Selection:
:::
This invention relates to a process for the separation of a hydrocarbon bearing gas stream containing significant quantities of components more volatile than methane (e.g., hydrogen, nitrogen, etc.) into two fractions: a first fraction containing predominantly methane and the more volatile components, and a second fraction containing the recovered desirable ethane/ethylene and heavier hydrocarbon components.
Ethylene, ethane, propylene, propane, and/or heavier hydrocarbons can be recovered from a variety of gases, such as natural gas, refinery gas, and synthetic gas streams obtained from other hydrocarbon materials such as coal, crude oil, naphtha, oil shale, tar sands, and lignite. Hydrocarbon bearing gas typically contains components more volatile than methane (e.g., hydrogen, nitrogen, etc.) and often unsaturated hydrocarbons (e.g., ethylene, propylene, etc.) and aromatic hydrocarbons (e.g., benzene, toluene, etc.) in addition to methane, ethane, and hydrocarbons of higher molecular weight such as propane, butane, and pentane. Sulfur-containing gases and carbon dioxide are also sometimes present.
The present invention is generally concerned with the recovery of ethylene, ethane, and heavier (C2+) hydrocarbons from such gas streams. Recent changes in ethylene demand have created increased markets for ethylene and derivative products. In addition, fluctuations in the prices of both natural gas and its natural gas liquid (NGL) constituents have increased the value of ethane and heavier components as liquid products. These market conditions have resulted in the demand for processes which can provide high ethylene and ethane recovery and more efficient recovery of all these products. Available processes for separating these materials include those based upon cooling and refrigeration of gas, oil absorption, and refrigerated oil absorption. Additionally, cryogenic processes have become popular because of the availability of economical equipment that produces power while simultaneously expanding and extracting heat from the gas being processed. Depending upon the pressure of the gas source, the richness (ethane, ethylene, and heavier hydrocarbons content) of the gas, and the desired end products, each of these processes or a combination thereof may be employed.
:::
Set tasks:
1. Decide whether each statement below agrees with the passage on separating hydrocarbon gas streams. For each, answer yes or no and quote the words of the passage that settle it.
(a) Carbon dioxide is sometimes found in hydrocarbon bearing gas.
(b) The recovered ethane/ethylene ends up in the first fraction.
(c) Cryogenic processes gained popularity because economical equipment became available that produces power while expanding and extracting heat from the gas.
2. Write out the part of the passage on separating hydrocarbon gas streams that begins at the words "This invention relates" and stops after "heavier hydrocarbon components.".
3. Carry on the passage on separating hydrocarbon gas streams from the point where it stops.
:::
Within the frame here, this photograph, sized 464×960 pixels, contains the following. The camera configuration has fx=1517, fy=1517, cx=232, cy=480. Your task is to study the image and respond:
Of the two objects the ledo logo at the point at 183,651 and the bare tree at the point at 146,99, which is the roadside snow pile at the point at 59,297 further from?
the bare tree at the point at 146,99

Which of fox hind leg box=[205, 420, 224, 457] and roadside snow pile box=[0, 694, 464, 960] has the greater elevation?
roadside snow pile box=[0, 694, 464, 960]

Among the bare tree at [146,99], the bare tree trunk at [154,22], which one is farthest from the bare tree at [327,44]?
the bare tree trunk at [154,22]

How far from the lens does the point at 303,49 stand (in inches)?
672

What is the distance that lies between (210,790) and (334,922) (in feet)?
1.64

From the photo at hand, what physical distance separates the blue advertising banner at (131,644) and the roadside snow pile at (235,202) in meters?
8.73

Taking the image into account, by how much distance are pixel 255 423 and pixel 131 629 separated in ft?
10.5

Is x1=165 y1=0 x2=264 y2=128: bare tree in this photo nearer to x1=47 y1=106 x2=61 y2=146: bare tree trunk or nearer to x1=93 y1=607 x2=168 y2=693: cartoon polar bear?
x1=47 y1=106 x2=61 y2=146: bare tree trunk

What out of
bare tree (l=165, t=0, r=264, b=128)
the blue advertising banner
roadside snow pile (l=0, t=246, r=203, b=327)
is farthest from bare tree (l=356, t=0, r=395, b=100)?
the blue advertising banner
:::
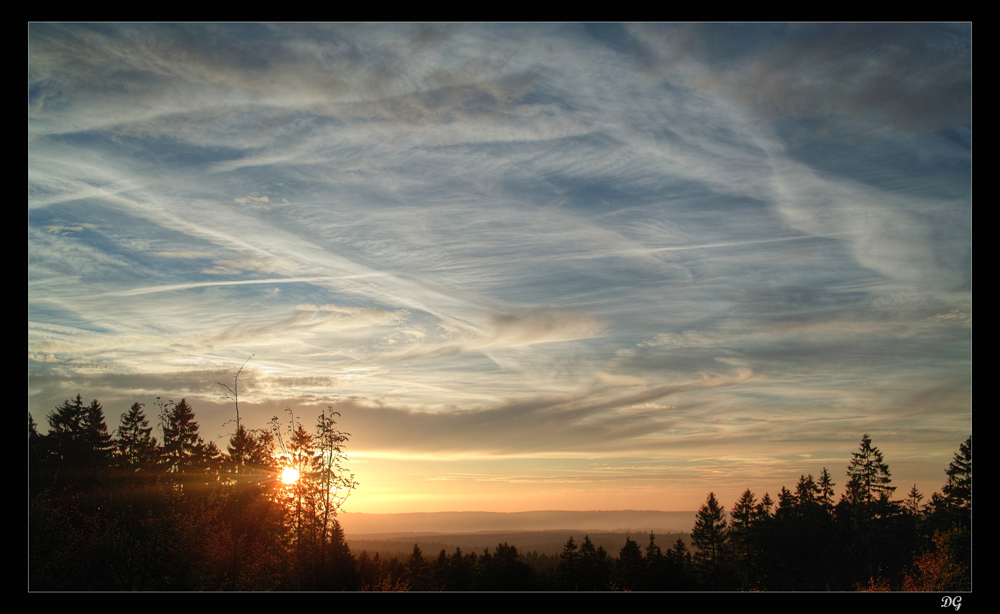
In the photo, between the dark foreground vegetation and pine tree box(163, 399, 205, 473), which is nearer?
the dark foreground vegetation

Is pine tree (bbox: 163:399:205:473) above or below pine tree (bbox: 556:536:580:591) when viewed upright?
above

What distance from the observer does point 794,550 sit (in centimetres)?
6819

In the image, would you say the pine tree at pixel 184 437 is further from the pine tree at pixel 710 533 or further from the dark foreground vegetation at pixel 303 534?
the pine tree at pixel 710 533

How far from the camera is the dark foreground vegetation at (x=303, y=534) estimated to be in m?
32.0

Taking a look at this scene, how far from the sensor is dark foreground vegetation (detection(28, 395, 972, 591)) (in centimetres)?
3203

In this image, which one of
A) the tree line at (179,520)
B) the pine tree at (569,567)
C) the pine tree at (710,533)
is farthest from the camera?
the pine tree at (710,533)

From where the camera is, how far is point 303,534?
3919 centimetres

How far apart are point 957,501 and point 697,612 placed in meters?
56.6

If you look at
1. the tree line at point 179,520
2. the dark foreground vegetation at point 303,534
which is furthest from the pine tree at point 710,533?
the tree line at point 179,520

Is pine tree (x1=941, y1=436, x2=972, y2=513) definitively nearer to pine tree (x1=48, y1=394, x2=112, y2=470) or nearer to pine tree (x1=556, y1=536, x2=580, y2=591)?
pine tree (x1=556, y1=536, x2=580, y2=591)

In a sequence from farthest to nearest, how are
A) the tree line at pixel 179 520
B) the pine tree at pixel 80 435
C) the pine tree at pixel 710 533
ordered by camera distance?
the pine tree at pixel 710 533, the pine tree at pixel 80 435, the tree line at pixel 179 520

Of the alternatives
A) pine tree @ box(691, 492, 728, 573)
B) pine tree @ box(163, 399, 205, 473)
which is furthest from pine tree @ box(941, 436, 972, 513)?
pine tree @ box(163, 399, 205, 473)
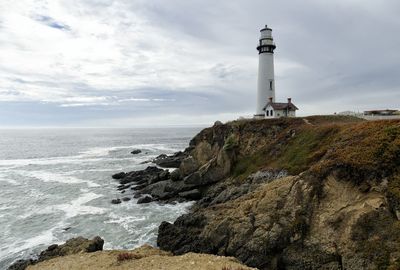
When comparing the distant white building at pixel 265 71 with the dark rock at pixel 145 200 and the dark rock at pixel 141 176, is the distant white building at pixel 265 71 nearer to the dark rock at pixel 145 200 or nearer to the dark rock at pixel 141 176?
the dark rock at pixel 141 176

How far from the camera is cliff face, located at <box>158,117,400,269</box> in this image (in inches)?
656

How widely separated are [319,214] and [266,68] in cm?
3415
:::
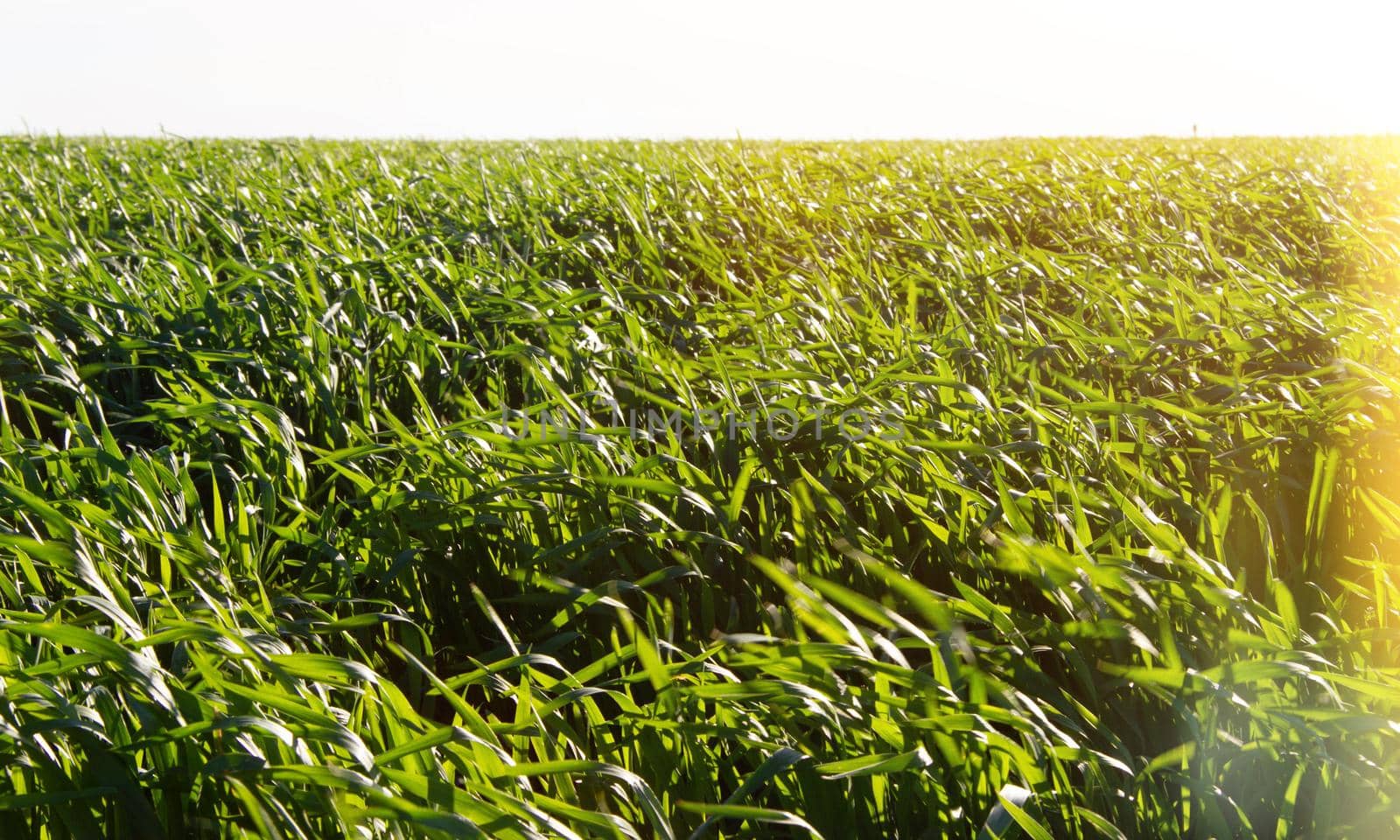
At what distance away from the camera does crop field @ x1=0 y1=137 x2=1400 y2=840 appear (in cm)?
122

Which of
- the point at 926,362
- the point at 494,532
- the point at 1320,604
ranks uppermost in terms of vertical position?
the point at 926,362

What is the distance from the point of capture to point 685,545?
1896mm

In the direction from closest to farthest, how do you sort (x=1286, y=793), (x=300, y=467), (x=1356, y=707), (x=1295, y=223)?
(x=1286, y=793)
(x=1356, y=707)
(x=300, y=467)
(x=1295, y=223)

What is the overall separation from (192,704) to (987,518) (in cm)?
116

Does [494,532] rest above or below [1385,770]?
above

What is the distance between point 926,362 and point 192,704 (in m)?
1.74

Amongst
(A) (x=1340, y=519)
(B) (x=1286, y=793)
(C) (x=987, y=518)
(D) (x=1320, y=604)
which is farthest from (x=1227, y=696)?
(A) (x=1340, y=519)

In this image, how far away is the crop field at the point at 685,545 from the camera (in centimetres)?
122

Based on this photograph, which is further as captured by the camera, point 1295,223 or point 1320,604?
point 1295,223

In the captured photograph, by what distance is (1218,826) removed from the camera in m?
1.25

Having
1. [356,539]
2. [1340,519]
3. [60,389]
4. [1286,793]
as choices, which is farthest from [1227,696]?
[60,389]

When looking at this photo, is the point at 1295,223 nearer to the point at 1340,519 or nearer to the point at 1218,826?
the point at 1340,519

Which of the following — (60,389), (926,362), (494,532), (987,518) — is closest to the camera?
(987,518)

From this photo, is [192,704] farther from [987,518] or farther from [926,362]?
:::
Responses to the exercise:
1.
(a) Yes: "Sulfur-containing gases and carbon dioxide are also sometimes present."
(b) No: "a first fraction containing predominantly methane and the more volatile components, and a second fraction containing the recovered desirable ethane/ethylene and heavier hydrocarbon components."
(c) Yes: "cryogenic processes have become popular because of the availability of economical equipment that produces power while simultaneously expanding and extracting heat from the gas being processed."

2.
This invention relates to a process for the separation of a hydrocarbon bearing gas stream containing significant quantities of components more volatile than methane (e.g., hydrogen, nitrogen, etc.) into two fractions: a first fraction containing predominantly methane and the more volatile components, and a second fraction containing the recovered desirable ethane/ethylene and heavier hydrocarbon components.

3.
The cryogenic expansion process is now generally preferred for natural gas liquids recovery because it provides maximum simplicity with ease of startup, operating flexibility, good efficiency, safety, and good reliability. U.S. Pat. Nos. 3,292,380; 4,061,481; 4,140,504; 4,157,904; 4,171,964; 4,185,978; 4,251,249; 4,278,457; 4,519,824; 4,617,039; 4,687,499; 4,689,063; 4,690,702; 4,854,955; 4,869,740; 4,889,545; 5,275,005; 5,555,748; 5,566,554; 5,568,737; 5,771,712; 5,799,507; 5,881,569; 5,890,378; 5,983,664; 6,182,469; 6,578,379; 6,712,880; 6,915,662; 7,191,617; 7,219,513; reissue U.S. Pat. No. 33,408; and co-pending application Ser. Nos. 11/430,412; 11/839,693; 11/971,491; 12/206,230; 12/689,616; 12/717,394; 12/750,862; 12/772,472; 12/781,259; 12/868,993; 12/869,007; and 12/869,139 describe relevant processes (although the description of the present invention in some cases is based on different processing conditions than those described in the cited U.S. patents and applications).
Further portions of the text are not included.